Priefer originally joined the Lions in 1997, moving along with head coach Bobby Ross from the San Diego Chargers. He was then retained as special teams coordinator by Gary Moeller, Marty Mornhinweg, Steve Mariucci, Dick Jauron, and Rod Marinelli. He ultimately served under six Lions head coaches.

==Statistics and rankings==
Chuck Priefer has solidified the Lions' cover teams among the best in the NFL over the past few seasons. In 2004, the Lions finished third in the NFL in Average Drive Start following kickoff (kickoff team) with 24.3, four yards below the league average, including 14 touchbacks and 18 stops inside-the-20. The Lions tied for third in the NFL with 32 kickoffs that resulted either in touchbacks or stops inside the 20-yard line. In combined kicks (punts and kickoffs), Detroit tied for first in the NFL with 50 stops inside the 20-yard line (32 punts downed, 18 drives started inside-the-20 following kickoffs). The Lions tied for third in the NFL with 32 punts downed inside-the-20 and tied for second in the NFL with 18 opponent kickoff returns stopped inside-the-20. In 2003, the Lions ranked fifth in the league in covering punts by allowing just a 6.6 yards per return average. In 2002, the team's punt coverage unit ranked first in the NFL after holding opponents to a mere 4.5 average return per punt. For two-straight seasons, the Lions were the NFL's best team at pinning opponents deep in their own territory following kickoffs. The Lions kickoff coverage team led the league in average starting field position in 2000 (25.1) and 2001 (25.3). In 2002, the Lions' kickoff return unit ranked third in the NFL in average yards per kickoff return after averaging 24.6 yards per kickoff return, and the unit ranked second in the NFC after accumulating a 31.0 average starting point.

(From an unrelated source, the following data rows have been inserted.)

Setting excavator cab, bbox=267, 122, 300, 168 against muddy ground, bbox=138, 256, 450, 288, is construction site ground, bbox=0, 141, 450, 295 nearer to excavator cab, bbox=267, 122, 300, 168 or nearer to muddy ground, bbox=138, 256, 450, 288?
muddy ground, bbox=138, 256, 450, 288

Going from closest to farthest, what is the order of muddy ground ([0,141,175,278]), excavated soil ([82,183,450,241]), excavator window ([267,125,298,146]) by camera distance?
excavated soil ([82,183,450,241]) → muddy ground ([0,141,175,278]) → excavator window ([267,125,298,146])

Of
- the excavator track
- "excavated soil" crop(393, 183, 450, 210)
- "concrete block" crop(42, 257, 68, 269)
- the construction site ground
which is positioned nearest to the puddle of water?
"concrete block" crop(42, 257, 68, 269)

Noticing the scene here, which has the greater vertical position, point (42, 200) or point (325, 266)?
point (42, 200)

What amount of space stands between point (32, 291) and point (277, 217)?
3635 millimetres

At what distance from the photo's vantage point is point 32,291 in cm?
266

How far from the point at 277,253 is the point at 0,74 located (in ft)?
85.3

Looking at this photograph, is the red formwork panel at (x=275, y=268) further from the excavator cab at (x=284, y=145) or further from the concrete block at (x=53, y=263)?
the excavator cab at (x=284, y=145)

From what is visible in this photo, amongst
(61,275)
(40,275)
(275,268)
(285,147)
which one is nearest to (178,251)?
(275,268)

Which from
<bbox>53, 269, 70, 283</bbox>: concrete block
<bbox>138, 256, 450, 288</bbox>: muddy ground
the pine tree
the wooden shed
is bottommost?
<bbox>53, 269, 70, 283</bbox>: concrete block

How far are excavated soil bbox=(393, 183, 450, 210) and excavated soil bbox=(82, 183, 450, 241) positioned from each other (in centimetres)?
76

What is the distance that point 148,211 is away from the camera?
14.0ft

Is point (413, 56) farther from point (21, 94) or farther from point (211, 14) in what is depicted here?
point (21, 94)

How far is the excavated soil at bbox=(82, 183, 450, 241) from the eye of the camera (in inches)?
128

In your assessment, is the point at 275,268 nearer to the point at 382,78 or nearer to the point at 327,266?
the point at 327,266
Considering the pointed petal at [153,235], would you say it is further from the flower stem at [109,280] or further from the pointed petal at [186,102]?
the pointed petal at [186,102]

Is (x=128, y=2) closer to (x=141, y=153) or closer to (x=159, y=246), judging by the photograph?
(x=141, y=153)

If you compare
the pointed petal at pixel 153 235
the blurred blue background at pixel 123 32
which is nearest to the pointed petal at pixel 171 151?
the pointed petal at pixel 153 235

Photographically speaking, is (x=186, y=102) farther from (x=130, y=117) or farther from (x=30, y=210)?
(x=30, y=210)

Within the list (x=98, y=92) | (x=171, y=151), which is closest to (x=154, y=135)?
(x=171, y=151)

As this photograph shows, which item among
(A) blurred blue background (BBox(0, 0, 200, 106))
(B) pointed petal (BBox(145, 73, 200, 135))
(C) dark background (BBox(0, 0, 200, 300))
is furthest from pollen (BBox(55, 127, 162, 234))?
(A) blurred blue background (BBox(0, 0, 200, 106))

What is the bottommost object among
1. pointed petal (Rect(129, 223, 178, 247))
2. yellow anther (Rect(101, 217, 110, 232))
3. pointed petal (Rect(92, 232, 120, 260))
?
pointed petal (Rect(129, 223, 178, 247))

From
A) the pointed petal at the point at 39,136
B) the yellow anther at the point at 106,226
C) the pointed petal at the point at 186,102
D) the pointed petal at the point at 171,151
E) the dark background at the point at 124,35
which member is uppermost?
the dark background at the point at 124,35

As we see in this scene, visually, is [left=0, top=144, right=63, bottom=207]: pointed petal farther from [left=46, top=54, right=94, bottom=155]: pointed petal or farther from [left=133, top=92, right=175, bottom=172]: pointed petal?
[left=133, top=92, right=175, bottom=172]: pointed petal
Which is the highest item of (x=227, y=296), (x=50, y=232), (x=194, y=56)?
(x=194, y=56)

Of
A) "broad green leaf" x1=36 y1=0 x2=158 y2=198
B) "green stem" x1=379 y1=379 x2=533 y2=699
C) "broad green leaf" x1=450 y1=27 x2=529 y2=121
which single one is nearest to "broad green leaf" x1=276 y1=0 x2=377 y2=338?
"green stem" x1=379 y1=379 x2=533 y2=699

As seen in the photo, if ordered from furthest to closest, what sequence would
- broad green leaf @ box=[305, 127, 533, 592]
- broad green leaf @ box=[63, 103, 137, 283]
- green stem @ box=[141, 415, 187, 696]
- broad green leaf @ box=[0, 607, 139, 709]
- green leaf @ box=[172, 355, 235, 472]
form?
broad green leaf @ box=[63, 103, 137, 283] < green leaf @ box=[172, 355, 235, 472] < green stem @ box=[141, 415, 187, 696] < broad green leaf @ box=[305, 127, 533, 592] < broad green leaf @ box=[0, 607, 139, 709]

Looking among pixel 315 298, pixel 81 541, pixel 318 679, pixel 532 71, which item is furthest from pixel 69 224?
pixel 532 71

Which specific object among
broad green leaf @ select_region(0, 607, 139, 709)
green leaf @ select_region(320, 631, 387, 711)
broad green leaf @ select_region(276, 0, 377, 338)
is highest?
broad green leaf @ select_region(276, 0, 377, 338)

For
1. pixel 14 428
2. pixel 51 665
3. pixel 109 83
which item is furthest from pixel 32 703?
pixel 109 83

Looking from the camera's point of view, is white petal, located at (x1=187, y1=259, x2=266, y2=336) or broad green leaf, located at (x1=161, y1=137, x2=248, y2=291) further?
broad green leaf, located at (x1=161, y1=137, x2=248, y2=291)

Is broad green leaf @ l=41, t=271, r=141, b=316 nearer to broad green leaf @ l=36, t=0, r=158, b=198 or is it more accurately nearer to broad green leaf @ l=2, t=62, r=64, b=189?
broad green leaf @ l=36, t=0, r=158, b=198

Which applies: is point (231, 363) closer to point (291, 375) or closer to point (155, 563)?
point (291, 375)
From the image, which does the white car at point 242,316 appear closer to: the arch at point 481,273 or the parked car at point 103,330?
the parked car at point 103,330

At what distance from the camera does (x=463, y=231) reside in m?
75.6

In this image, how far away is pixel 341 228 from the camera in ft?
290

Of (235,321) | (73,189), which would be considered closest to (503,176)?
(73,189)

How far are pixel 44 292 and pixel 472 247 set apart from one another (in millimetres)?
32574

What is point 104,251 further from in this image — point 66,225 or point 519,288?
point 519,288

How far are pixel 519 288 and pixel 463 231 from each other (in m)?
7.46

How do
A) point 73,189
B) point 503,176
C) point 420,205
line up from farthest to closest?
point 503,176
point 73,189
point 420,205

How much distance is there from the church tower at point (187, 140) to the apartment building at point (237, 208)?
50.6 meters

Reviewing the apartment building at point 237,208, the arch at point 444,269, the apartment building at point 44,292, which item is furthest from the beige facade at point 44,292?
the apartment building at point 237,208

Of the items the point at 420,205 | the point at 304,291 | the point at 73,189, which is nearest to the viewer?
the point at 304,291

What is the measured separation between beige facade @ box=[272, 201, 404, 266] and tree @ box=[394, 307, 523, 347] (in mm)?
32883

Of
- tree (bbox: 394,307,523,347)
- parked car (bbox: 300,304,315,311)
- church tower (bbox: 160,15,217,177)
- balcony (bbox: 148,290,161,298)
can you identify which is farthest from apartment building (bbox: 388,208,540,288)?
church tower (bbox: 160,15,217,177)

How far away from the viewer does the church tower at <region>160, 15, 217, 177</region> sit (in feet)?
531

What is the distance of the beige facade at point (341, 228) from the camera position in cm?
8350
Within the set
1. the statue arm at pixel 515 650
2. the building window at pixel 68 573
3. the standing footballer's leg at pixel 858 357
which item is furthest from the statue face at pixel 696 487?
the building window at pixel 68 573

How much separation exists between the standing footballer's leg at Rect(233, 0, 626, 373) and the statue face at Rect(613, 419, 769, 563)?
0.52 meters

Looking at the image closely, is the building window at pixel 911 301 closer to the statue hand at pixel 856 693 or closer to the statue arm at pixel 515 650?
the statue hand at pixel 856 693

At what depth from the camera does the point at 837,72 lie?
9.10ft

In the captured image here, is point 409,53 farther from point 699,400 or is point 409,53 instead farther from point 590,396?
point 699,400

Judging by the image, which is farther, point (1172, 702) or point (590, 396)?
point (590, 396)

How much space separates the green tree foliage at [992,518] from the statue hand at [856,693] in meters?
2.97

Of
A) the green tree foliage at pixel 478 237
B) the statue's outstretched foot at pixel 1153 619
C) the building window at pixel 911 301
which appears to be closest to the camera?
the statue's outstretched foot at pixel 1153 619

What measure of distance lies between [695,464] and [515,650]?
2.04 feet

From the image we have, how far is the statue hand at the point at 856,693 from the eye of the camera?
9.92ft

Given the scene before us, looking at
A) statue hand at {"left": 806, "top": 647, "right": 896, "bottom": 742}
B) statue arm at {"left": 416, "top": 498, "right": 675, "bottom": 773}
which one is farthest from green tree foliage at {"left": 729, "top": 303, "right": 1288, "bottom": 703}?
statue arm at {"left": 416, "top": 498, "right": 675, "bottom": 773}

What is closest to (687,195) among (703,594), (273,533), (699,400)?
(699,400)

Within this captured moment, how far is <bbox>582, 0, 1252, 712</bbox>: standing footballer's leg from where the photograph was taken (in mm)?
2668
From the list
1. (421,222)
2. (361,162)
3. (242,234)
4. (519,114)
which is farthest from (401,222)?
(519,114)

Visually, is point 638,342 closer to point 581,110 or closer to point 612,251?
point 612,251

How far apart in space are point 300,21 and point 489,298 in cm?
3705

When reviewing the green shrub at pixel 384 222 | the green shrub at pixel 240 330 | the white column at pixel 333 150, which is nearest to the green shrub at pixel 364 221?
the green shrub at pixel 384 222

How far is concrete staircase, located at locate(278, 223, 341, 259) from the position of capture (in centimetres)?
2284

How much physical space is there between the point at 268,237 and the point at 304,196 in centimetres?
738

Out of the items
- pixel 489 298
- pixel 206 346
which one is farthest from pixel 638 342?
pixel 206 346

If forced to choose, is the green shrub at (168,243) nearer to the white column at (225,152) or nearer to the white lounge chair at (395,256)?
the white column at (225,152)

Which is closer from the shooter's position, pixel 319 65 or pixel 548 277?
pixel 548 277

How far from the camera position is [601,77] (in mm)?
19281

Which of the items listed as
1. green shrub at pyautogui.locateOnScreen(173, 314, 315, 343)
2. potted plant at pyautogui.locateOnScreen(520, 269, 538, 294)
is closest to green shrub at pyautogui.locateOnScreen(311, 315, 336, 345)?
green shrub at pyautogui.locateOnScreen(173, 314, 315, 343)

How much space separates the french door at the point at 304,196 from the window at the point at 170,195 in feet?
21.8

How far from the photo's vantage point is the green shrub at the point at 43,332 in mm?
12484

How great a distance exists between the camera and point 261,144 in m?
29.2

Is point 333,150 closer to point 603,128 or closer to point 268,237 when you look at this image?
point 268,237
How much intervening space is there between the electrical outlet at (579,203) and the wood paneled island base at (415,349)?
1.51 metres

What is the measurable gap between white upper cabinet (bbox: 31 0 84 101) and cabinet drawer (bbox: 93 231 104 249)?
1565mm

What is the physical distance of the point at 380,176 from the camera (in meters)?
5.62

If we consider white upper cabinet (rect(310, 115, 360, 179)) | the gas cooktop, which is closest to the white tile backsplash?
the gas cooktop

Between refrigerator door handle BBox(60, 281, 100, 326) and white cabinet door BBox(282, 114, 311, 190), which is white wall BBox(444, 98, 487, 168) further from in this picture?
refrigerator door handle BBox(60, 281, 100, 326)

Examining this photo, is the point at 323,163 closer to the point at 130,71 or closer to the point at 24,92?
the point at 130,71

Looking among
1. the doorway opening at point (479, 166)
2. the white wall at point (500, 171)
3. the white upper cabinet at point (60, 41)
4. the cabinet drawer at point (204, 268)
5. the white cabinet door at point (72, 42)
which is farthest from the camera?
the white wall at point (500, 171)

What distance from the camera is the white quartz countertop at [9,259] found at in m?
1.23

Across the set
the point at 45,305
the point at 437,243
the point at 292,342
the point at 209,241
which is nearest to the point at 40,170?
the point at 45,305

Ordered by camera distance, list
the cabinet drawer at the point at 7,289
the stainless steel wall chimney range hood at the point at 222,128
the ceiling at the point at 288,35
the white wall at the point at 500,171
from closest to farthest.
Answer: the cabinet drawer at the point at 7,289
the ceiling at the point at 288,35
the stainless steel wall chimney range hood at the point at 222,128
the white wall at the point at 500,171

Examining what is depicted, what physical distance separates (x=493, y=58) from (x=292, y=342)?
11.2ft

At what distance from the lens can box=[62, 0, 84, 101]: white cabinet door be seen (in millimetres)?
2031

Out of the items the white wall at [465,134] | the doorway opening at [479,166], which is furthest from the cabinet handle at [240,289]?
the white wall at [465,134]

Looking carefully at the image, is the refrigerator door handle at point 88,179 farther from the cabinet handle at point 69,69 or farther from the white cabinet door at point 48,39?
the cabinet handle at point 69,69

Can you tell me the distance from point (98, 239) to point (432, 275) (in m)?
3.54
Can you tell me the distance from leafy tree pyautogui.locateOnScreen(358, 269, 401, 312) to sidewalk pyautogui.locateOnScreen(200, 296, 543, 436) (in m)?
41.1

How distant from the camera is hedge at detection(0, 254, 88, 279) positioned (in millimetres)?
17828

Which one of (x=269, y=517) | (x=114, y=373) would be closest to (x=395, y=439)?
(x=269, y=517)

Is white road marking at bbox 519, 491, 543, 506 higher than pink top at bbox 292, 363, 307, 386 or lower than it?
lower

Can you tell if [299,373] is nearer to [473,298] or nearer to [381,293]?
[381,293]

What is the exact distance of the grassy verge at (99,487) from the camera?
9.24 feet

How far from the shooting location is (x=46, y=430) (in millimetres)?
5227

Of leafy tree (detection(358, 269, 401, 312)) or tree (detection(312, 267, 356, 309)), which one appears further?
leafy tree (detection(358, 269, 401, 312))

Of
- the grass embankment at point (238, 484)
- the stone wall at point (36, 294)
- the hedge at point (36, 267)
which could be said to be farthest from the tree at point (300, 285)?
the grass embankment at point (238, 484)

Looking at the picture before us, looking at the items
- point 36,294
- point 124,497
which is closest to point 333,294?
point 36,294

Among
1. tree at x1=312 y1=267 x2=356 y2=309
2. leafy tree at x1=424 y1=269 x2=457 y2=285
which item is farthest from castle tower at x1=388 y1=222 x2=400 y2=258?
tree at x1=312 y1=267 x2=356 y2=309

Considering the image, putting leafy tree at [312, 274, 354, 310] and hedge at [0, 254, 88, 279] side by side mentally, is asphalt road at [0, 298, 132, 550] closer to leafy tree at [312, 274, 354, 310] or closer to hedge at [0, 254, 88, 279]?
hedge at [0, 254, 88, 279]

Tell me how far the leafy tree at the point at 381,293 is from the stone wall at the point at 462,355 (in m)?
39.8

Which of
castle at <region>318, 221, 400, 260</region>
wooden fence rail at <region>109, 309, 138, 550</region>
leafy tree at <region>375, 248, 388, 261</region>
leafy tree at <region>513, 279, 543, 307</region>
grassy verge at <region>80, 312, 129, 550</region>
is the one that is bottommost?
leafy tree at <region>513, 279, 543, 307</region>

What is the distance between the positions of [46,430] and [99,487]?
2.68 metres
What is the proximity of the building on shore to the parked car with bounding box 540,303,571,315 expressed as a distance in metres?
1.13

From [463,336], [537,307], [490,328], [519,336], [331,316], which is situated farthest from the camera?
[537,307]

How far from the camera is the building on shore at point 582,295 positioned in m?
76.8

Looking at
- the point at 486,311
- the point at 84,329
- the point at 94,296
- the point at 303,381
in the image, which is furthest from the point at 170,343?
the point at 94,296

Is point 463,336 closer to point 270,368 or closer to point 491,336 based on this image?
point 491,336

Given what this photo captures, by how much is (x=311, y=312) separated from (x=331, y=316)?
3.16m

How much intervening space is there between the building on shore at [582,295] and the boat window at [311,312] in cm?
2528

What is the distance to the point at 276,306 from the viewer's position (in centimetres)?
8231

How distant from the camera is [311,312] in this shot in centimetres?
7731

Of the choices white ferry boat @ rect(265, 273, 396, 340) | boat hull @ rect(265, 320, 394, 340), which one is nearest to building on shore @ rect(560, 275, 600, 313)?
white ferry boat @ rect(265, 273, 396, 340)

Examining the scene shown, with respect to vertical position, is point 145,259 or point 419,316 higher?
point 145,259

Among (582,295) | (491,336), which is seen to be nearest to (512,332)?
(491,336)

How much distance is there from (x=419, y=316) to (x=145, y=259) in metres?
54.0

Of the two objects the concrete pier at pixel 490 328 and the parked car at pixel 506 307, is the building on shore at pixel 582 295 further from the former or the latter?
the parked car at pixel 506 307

Priefer has formulated a superb combination of talent and scheme in developing the Lions' return game into a force. Five players have scored touchdowns on returns during Priefer's tenure in Detroit. In 1998, he guided Terry Fair to a league best 28.0 yards per kickoff average. In 2000, Desmond Howard's prolific punt and kickoff return game earned him a spot in the Pro Bowl. In 2002, the returner role was handed off to Eddie Drummond as he finished with the NFL's fourth-best kickoff return average (28.0 yards per return) and highest of rookies, and he returned one punt for a touchdown (73 yards) during the season. Indicative of Drummond's threat as a punt returner occurred at Arizona (12/8/02) when he returned a punt 73 yards for a touchdown. In 2003, both Drummond (1 PR) and Reggie Swinton (1 PR; 1 KR) scored touchdowns on returns. In 2004, Drummond was the NFL's leader in punt returns with a 13.2 avg (24 PR for 316 yds) and combined kick returns for touchdowns with four (2 PR, 2 KR), and ranked second in kickoff returns with a 26.6 avg (41 KR for 1,092 yds). Drummond also tied for a league-high in punt returns for touchdowns with two and tied for second in the NFL in kickoff returns for touchdowns with two. Drummond is only the second player in NFL history to return two punts and two kickoffs for touchdowns in a single season.

In 2004, the Lions posted a single-season franchise record with five special teams return touchdowns. The previous record of four special teams return touchdowns was accomplished five times, with two of them coming under Priefer's guidance (1951, 1992, 1994, 2002, and 2003).

Priefer has helped mold Pro Bowl defensive tackle Shaun Rogers into an impressive kick-blocking force. Since Rogers arrived as a rookie in 2001, Detroit has blocked a total of 13 kicks, eight by Rogers. In 2005, Rogers notched his seventh career blocked field goal when he re-directed a John Kasay 52-yard attempt vs. Carolina (10/16).